Imagine if another government –let’s say, for the sake of argument, the government of Iran--set up a prison camp on some island to which it claimed its domestic laws did not apply, and that it held there, without charge or trial, several hundred men of multiple nationalities, captured outside of Iran, who it accused, based on classified evidence, of supporting groups it claimed were hostile to Iran.
Imagine if some of these prisoners were Americans -- not soldiers, but contractors, or diplomats, or aid workers -- seized not on a battlefield, but by a private militia off the streets of an Iraqi city, and then sold for bounties to the Iranian intelligence service. Imagine if those Americans were ultimately given a hearing -- not before a court, but before a panel of Iranian military officers -- to confirm the legality of their indefinite detention. Imagine if those Americans tried to say that they had been tortured by their interrogators, but that the Iranian tribunal kept this testimony secret because it didn’t want Iran’s enemies to learn how it interrogates prisoners.
What would be talking about here today if this was happening? Would any member of Congress or official of the Bush administration defend Iran’s right to do such things?
Now, imagine if the intelligence service of the United Kingdom suspected a lawful U.S. resident of sending money to the IRA in Northern Ireland, or the secret police in China or Burma accused an American of supporting rebels in their country, and on that basis, kidnapped that American off the streets of Baltimore or Miami, bundled him on a plane, and held him for years in a secret facility, hidden even from the International Committee of the Red Cross. How would the U.S. government react? Would the president say “sure, no problem, I guess that guy was considered an enemy combatant over there in Burma or China so I can’t really complain?” If it happened to one of your constituents, Mr.Chairman, would it matter to you if some official in the U.S. intelligence community had given Burma or China permission to whisk that American away?

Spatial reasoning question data
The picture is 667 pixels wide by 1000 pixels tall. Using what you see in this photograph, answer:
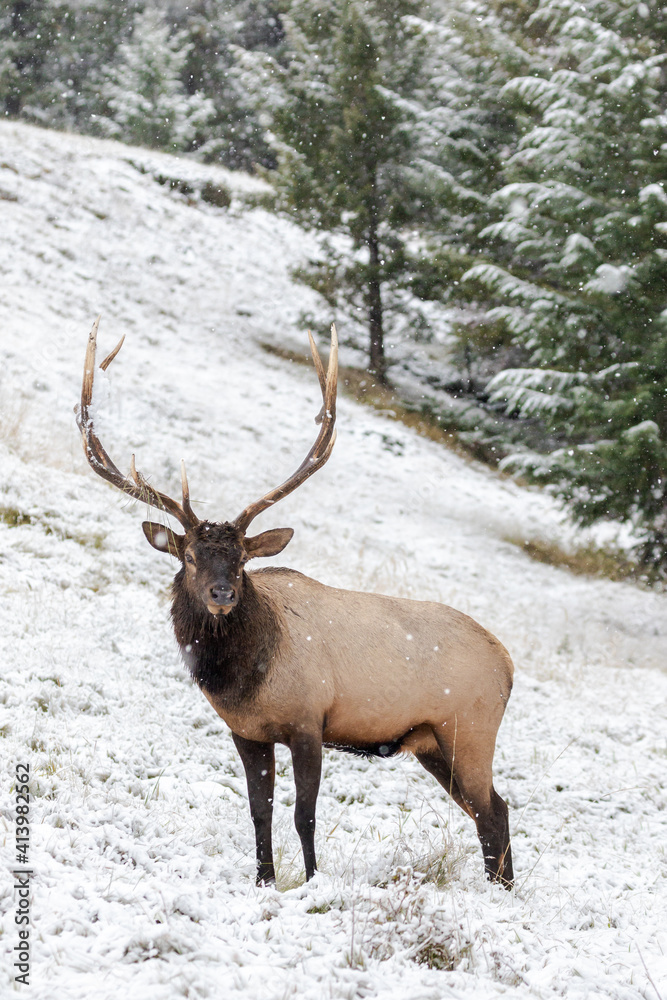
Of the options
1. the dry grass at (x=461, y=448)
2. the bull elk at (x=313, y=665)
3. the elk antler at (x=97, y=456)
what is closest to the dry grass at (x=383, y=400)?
* * *
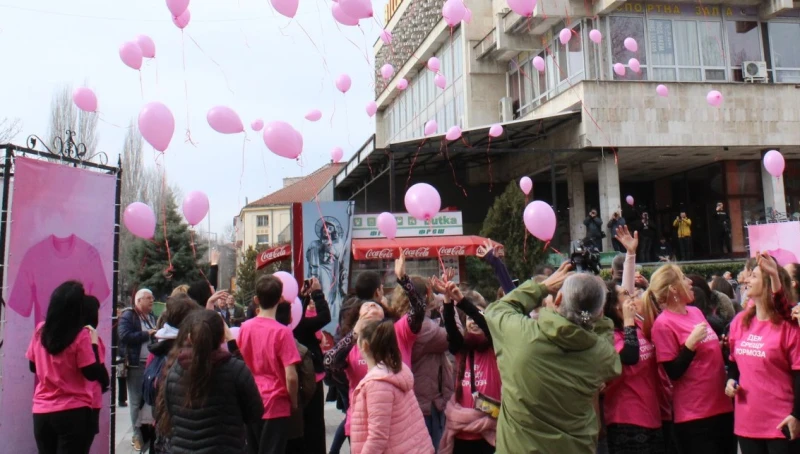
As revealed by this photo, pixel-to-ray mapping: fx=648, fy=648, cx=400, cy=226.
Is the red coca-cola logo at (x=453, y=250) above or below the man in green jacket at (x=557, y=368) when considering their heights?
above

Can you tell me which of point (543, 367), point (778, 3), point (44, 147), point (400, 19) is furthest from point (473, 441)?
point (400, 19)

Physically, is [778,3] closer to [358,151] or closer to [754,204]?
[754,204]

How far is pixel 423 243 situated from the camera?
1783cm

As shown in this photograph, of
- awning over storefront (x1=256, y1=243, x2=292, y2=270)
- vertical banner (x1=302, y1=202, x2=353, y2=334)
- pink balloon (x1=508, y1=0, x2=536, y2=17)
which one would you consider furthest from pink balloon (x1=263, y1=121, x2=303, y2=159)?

§ TASK SET
[A] Print the portion of the speech excerpt between "What would be" and "do such things?", inclusive.
[B] From the entries, output the lines between the line holding "As shown in this photograph, of" and the line holding "which one would", inclusive.
The speech excerpt has no connection to the entries.

§ RESULTS BY TASK
[A]
What would be talking about here today if this was happening? Would any member of Congress or official of the Bush administration defend Iran’s right to do such things?

[B]
As shown in this photograph, of
- awning over storefront (x1=256, y1=243, x2=292, y2=270)
- vertical banner (x1=302, y1=202, x2=353, y2=334)
- pink balloon (x1=508, y1=0, x2=536, y2=17)
which one would you consider furthest from pink balloon (x1=263, y1=121, x2=303, y2=159)?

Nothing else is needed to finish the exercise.